Hellman Samuel
Department of Radiation and Cellular Oncology, University of Chicago, 5841 South Maryland Avenue, MC 9006, Chicago, IL 60637-1470, USA.
Perspect Biol Med. 2010 Spring;53(2):304-14. doi: 10.1353/pbm.0.0155.
Contested Medicine examines the experiments done at the University of Cincinnati by Eugene Saenger and his colleagues during the 1960s, a time of great fear that the Cold War between the United States and the Soviet Union would become a hot war using nuclear weapons. These studies were to provide the Department of Defense information relevant to the consequences of exposure of military personnel to ionizing radiation in such circumstances. Kutcher, a radiation physicist turned historian of science, is especially well prepared to put these studies into the context of the evolving bioethics of the time. He reviews the essential ethical reviews, beginning with the Nuremberg Code and extending to those of the Advisory Committee on Human Radiation Experiments appointed by President Clinton. These evolving ethical standards provide a cautionary note to today's methods of clinical experimentation in search of proper evidence-based medicine. There has been an ascendance of the priority of patient rights over societal good except in increasingly limited special circumstances. Some of what was considered good and necessary science in the 1960s and 1970s is no longer considered proper. Similarly, future ethical norms may well find current trial methodology to be flawed.

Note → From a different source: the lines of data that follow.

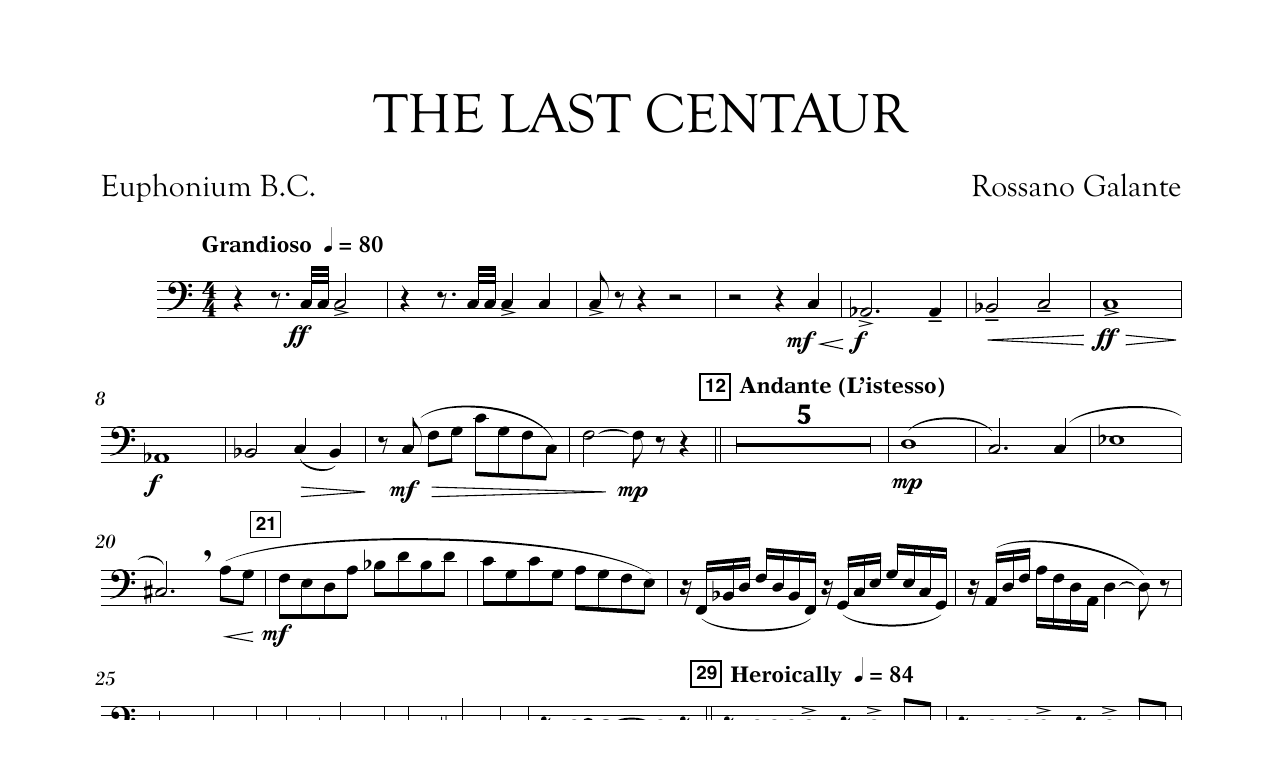

--- FILE ---
content_type: text/html;charset=UTF-8
request_url: https://haldms.halleonard.com/nf/preview/353/314477
body_size: 316
content:










<!DOCTYPE html>
<html lang="en_US">
<head>


	


<meta http-equiv="Content-Type" content="text/html; charset=UTF-8">
<meta http-equiv="Cache-control" content="public">
<meta charset="UTF-8">

<meta name="viewport" content="width=device-width, initial-scale=1">
<meta http-equiv="X-UA-Compatible" content="IE=edge">

<link rel="stylesheet" href="/nf/dist/css/r1.0.3/style.css?ver=20180928-4">
<link href="https://fonts.googleapis.com/css?family=Lato:400,700&display=swap" rel="stylesheet">


<title>Sheet Music Viewer</title>

</head>
<body>


	
	

		<img src="//s3.amazonaws.com/halleonard-pagepreviews/HL_DDS_112947020Jf4IQUk5.png">

	
	

<script src="//cdnjs.cloudflare.com/ajax/libs/jqueryui-touch-punch/0.2.3/jquery.ui.touch-punch.min.js"></script>
</body>
</html>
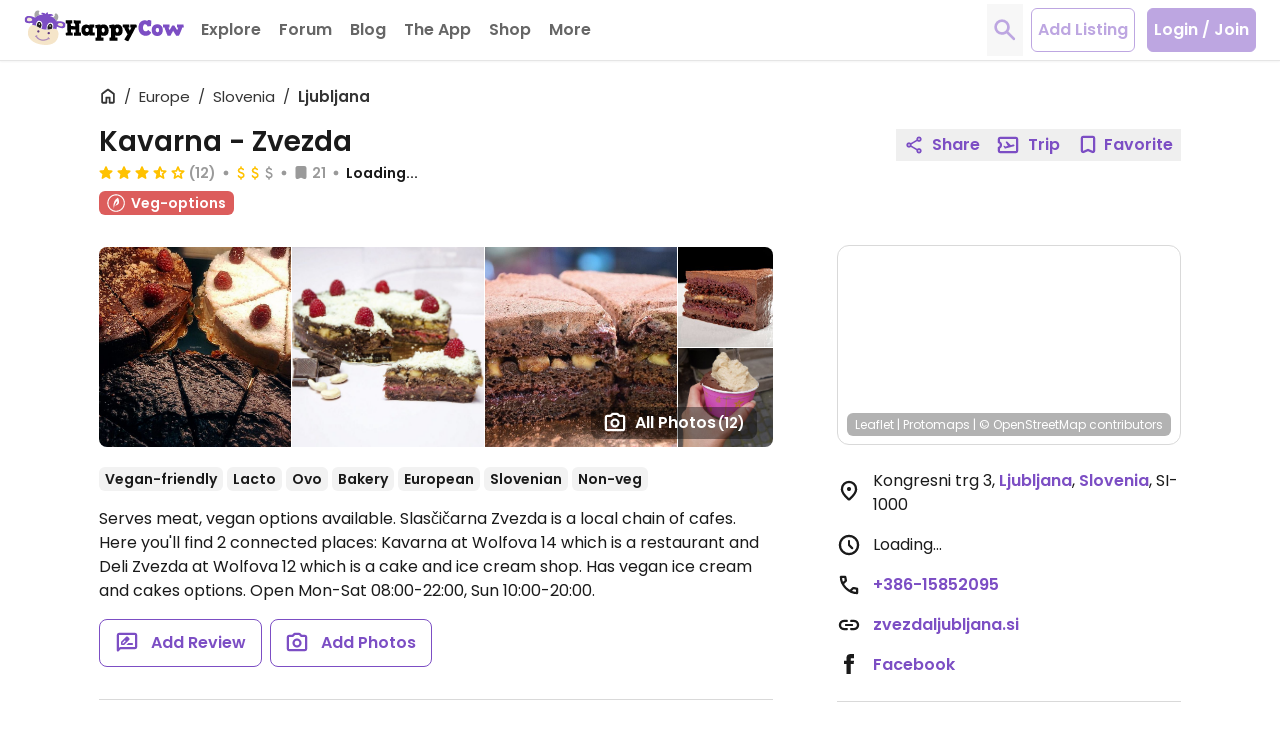

--- FILE ---
content_type: image/svg+xml
request_url: https://d1mvj2ulps5lli.cloudfront.net/avatars/default/svg/carrot.svg
body_size: 1843
content:
<?xml version="1.0" encoding="UTF-8"?>
<svg width="108px" height="108px" viewBox="0 0 108 108" version="1.1" xmlns="http://www.w3.org/2000/svg" xmlns:xlink="http://www.w3.org/1999/xlink">
    <!-- Generator: Sketch 51.1 (57501) - http://www.bohemiancoding.com/sketch -->
    <title>carrot</title>
    <desc>Created with Sketch.</desc>
    <defs></defs>
    <g id="Page-1" stroke="none" stroke-width="1" fill="none" fill-rule="evenodd">
        <g id="carrot" transform="translate(-6.000000, -6.000000)">
            <circle id="Oval" fill="#B594FF" fill-rule="nonzero" transform="translate(60.002933, 60.009185) rotate(-6.940000) translate(-60.002933, -60.009185) " cx="60.0029334" cy="60.0091846" r="53.8599641"></circle>
            <path d="M60.1551167,34.9605027 C65.9601436,33.967325 71.7070018,37.4111311 75.2089767,42.1454219 C78.7109515,46.8797127 79.9281867,53.0122083 79.6050269,58.8926391 C79.2818671,64.77307 77.5583483,70.4800718 75.6355476,76.0502693 C72.9824057,83.7307002 69.9263914,91.3184919 65.681149,98.2470377 C64.8473968,99.6075404 63.902693,101.002513 62.4775583,101.728546 C61.7321364,102.108797 60.637702,102.51167 59.8222621,102.341472 C59.0574506,102.45781 58.2193896,102.079713 57.5310592,101.728546 C56.1070018,101.002513 55.1612208,99.6075404 54.3285458,98.2438061 C50.0897666,91.3152603 47.027289,83.7263914 44.3752244,76.0502693 C42.4524237,70.4800718 40.7181329,64.77307 40.4014363,58.8926391 C40.0847397,53.0122083 41.2987433,46.8786355 44.8017953,42.1454219 C48.3048474,37.4122083 54.1432675,33.9684022 59.9482944,34.9615799 L60.1551167,34.9605027 Z" id="Shape" fill="#FF9D5A" fill-rule="nonzero"></path>
            <path d="M56.3709156,34.9895871 C52.2699886,33.895552 48.5593033,31.6704846 45.6624776,28.5684022 C50.3661289,29.3715783 54.7766101,31.3951847 58.4531418,34.4369838 C55.5985637,29.8793537 52.7590664,26.2201077 52.3680431,20.8556553 C55.3842011,24.9770197 58.4692998,28.2549372 59.1543986,33.3145422 C59.4150808,30.8962298 59.0628366,28.454219 59.1123878,26.0219031 C59.161939,23.5895871 59.2750449,19.3777379 60.9662478,17.6294434 C61.8010772,22.3346499 62.4301616,28.7870736 62.0132855,33.5472172 C62.382893,28.8950487 64.476586,24.5486189 67.8840215,21.3597846 C66.9097153,25.5454771 65.3706555,29.5792125 63.3091562,33.3500898 C65.3750218,30.4345646 68.5968648,28.5504459 72.1508079,28.1795332 C70.0816425,31.6660388 66.7539863,34.226071 62.8535009,35.3321364" id="Shape" fill="#14660C" fill-rule="nonzero"></path>
            <path d="M55.4035907,70.2075404 C55.4035907,70.2075404 59.8998205,74.4635548 64.3971275,70.2075404" id="Shape" stroke="#000000" stroke-width="0.861759425"></path>
            <path d="M57.4815081,58.4078995 C57.4815081,55.611772 55.2147989,53.3450628 52.4186715,53.3450628 C49.622544,53.3450628 47.3558348,55.611772 47.3558348,58.4078995 L47.3558348,63.3630162 C47.3558348,66.1591436 49.622544,68.4258528 52.4186715,68.4258528 C55.2147989,68.4258528 57.4815081,66.1591436 57.4815081,63.3630162 L57.4815081,58.4078995 Z M48.9587074,57.9770197 C48.9569643,56.5611817 49.8084456,55.2837667 51.1159676,54.7406402 C52.4234896,54.1975136 53.9294463,54.4956815 54.9313661,55.49606 C55.9332859,56.4964384 56.2337721,58.0019341 55.6926593,59.3102908 C55.1515466,60.6186475 53.875444,61.4720946 52.459605,61.4725314 C51.5312083,61.4728172 50.6407385,61.1042133 49.9841619,60.4478387 C49.3275852,59.791464 48.9587073,58.9011077 48.9587074,57.972711 L48.9587074,57.9770197 Z" id="Shape" fill="#120216" fill-rule="nonzero"></path>
            <circle id="Oval" fill="#FFFFFF" fill-rule="nonzero" cx="52.535009" cy="58.0944345" r="3.63770197"></circle>
            <path d="M72.562298,58.4078995 C72.562298,55.611772 70.2955889,53.3450628 67.4994614,53.3450628 C64.7033339,53.3450628 62.4366248,55.611772 62.4366248,58.4078995 L62.4366248,63.3630162 C62.4366248,66.1591436 64.7033339,68.4258528 67.4994614,68.4258528 C70.2955889,68.4258528 72.562298,66.1591436 72.562298,63.3630162 L72.562298,58.4078995 Z M64.0233393,58.0545781 C64.0233393,56.1216806 65.5902623,54.5547576 67.5231598,54.5547576 C69.4560573,54.5547576 71.0229803,56.1216806 71.0229803,58.0545781 C71.0229803,59.9874756 69.4560573,61.5543986 67.5231598,61.5543986 C66.5949497,61.5546843 65.7046431,61.1862283 65.0480974,60.5300866 C64.3915518,59.873945 64.0225478,58.9838654 64.0222621,58.0556553 L64.0233393,58.0545781 Z" id="Shape" fill="#120216" fill-rule="nonzero"></path>
            <circle id="Oval" fill="#FFFFFF" fill-rule="nonzero" cx="67.5985637" cy="58.1773788" r="3.63770197"></circle>
        </g>
    </g>
</svg>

《有争议的医学》审视了尤金·桑格及其同事于20世纪60年代在辛辛那提大学所做的实验,那是一个人们极度担心美国与苏联之间的冷战会演变成使用核武器的热战的时期。这些研究旨在为国防部提供与军事人员在这种情况下遭受电离辐射的后果相关的信息。库彻,一位从辐射物理学家转型为科学史学家的人,特别有能力将这些研究置于当时不断演变的生物伦理学背景中。他回顾了重要的伦理审查,从《纽伦堡法典》开始,一直延伸到克林顿总统任命的人类辐射实验咨询委员会的审查。这些不断演变的伦理标准为当今寻求恰当循证医学的临床实验方法敲响了警钟。除了在越来越有限的特殊情况下,患者权利的优先级已高于社会利益。20世纪60年代和70年代一些被认为是良好且必要的科学,如今已不再被视为恰当。同样,未来的伦理规范很可能会发现当前的试验方法存在缺陷。